> Task instructions:
**1.** In the excerpt on graph-based speech enhancement, where is the graph spectrogram mainly distributed?
**2.** Retype the excerpt on graph-based speech enhancement, everything from "Figure 3 shows" down to "numerical simulations below.".
**3.** Check each statement against the excerpt on graph-based speech enhancement. Answer yes or no for each, and quote the deciding words.
(a) The traditional spectrogram is mainly distributed in the low-frequency regions.
(b) The GMMSE-KGL method performs better as the vertex number of the intra-graph grows.
(c) A frame length of 256 is used for the comparisons.

Figure 2 shows the traditional spectrogram obtained by the discrete Fourier transform (DFT) and the graph spectrogram obtained by the proposed graph Fourier basis based on the graph weight matrix \(\textbf{W}_i\) of the inter-graph, respectively. Observe from Fig. 2 that the graph spectrogram is mainly distributed in the high graph frequency regions, while the traditional spectrogram is mainly distributed in the low-frequency regions. The reason is that considering the Theorem 1 for the graph frequency ordering in [53], the smallest eigenvalue of \(\textbf{W}_i\) represents the lowest frequency, and its largest eigenvalue is the highest frequency. These are different from the traditional frequencies. Although the graph spectrogram is similar to that of the conventional spectrogram, this graph spectrogram is utterly different from that of the traditional spectrum. In addition, the proposed graph Fourier basis can map speech signals into the real graph frequency field by applying the eigenvector matrix of \(\textbf{W}_i\).
Figure 3 shows the output SNR of the proposed GMMSE-KGL method in the case of white noise versus the frame number \(M_s\) where \(N_s=256\). Observe from Fig. 3, to achieve a high output SNR, \(M_s\) should be neither too small nor too large. When it takes a small value, the relationships among non-adjacent frames cannot be well described as the designed small multiple graphs. In contrast, when \(M_s\) takes a large value, the boundaries between sub-multiple graphs might have a similar tendency, which would degrade the output SNR. Because the larger multiple graphs will lose some details of speech samples, resulting in estimating the inability to the graph spectral magnitude of speech samples well. Hence, the range of \(M_s\) can be \(M_s \in [20,30]\) in the case of \(N_s=256\), and we use \(M_s=30\) in our numerical simulations below.
Figure 4 shows the output SNR results of the proposed GMMSE-KGL method under white noise with the different vertex number \(N_s\) of the intra-graph topology \(O_i\) where \(M_s=30\). We can see from Fig. 4 that the performance of the proposed GMMSE-KGL method decreases with the increase of \(N_s\). The reason for this is that the intra-graph topology becomes more complex and larger as \(N_s\) increases, resulting in the gain function of the proposed GMMSE-KGL method is not accurately estimated by using the SGS’s graph power spectrum on \(O_i\). Moreover, the proposed GMMSE-KGL method in the case of \(N_s=64\) would obtain a better performance. Considering the fairness of comparison, we use the frame with length 256 and build our intra-graph with \(N_s=256\), that is, \(O_i = (\mathcal {V}_{i},{\textbf {W}}_{i}^{256 \times 256})\).

> Information shown:
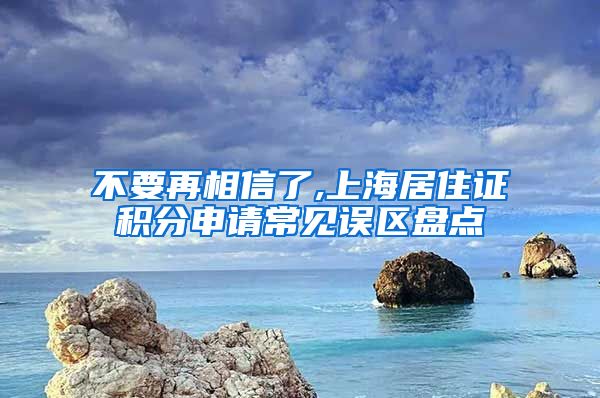 不要再相信了,上海居住证积分申请常见误区盘点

> Answers by item:
**1.** In the high graph frequency regions.

**2.**
Figure 3 shows the output SNR of the proposed GMMSE-KGL method in the case of white noise versus the frame number \(M_s\) where \(N_s=256\). Observe from Fig. 3, to achieve a high output SNR, \(M_s\) should be neither too small nor too large. When it takes a small value, the relationships among non-adjacent frames cannot be well described as the designed small multiple graphs. In contrast, when \(M_s\) takes a large value, the boundaries between sub-multiple graphs might have a similar tendency, which would degrade the output SNR. Because the larger multiple graphs will lose some details of speech samples, resulting in estimating the inability to the graph spectral magnitude of speech samples well. Hence, the range of \(M_s\) can be \(M_s \in [20,30]\) in the case of \(N_s=256\), and we use \(M_s=30\) in our numerical simulations below.

**3.**
(a) Yes: "while the traditional spectrogram is mainly distributed in the low-frequency regions"
(b) No: "the performance of the proposed GMMSE-KGL method decreases with the increase of \(N_s\)"
(c) Yes: "we use the frame with length 256"